This repository focuses on exploring algorithms in the domain of offline RL. Currently implemented are:
- DQN
- Ensemble-DQN
- QR-DQN
- Random Ensemble Mixture (REM) DQN
- LSPI
The original goal was to teach an agent how to play Atari games without interacting with the environment. As I had limited
time and resource constraints I changed scope to create a proof of concept on the classic Lunar Lander environment.
Subsequently the code in atari_archive
is probably usable but deprecated in favor of the lunar lander section. I recommend
to be cautious.
This project occurred as part of the statistics seminar "Reinforcement Learning" at LMU Munich. The accompanying presentation with
elaborated information is available in the presentation
folder.
Clone the project:
git clone https://github.com/saiboxx/offline-reinforcement-learning.git
I recommend to create an own python virtual environment and activate it:
cd offline-reinforcement-learning
python -m venv .venv
source .venv/bin/activate
To install necessary packages run:
make requirements
In total the project offers three functionalities:
make lunar-generate
: Employ a Random policy or an DQN Agent to collect and sample a dataset from the environment.make lunar-train
: Use the previously collected data to train an agent in an offline manner.make lunar-inference
: Use the saved offline model to launch a inference run in multiple environments.

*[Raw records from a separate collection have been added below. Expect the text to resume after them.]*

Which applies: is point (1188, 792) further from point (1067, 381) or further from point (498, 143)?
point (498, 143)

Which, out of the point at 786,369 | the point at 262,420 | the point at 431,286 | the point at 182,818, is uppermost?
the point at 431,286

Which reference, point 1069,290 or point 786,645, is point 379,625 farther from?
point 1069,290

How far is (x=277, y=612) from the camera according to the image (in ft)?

Most parameters are collected in the config.yml
file, which will be loaded to memory. The parameters behave as following:
-
RENDER: Boolean whether to render the env or not.
-
STEPS: Number of steps, where data will be collected.
-
VERBOSE_STEPS: Ever n steps a status will be printed.
-
WARM_UP_STEPS: Number of steps where the buffer will be filled with random actions on start up
-
SUMMARY_PATH: Directory of logs
-
GEN_DATA_PATH: Directory where collected data will be saved.
-
AGENT: Agent to train (DQN, ENSEMBLE, REM, ...)
-
TRAIN_DATA_PATH: Path pointing to training data
-
EPOCHS: Epochs to train
-
BATCH_SIZE: Chosen batch size
-
EVAL_EPISODES: Number of environment episodes to run for evaluation after each epoch.
-
EVAL_RENDER: Boolean for rendering the evaluation episodes.
-
LEARNING_RATE: Learning rate
-
GAMMA: Discount factor
-
NUM_HEADS: Number of heads for multi-head architectures
-
TARGET_UPDATE_INTERVAL: Interval where the target net will be updated with the policy parameters.
-
SUMMARY_CHECKPOINT: Interval where data will be logged
-
NUM_ENVS: Number of environments to spawn in inference mode
-
INF_AGENT: Agent for inference mode
-
INF_MODEL: Path to model file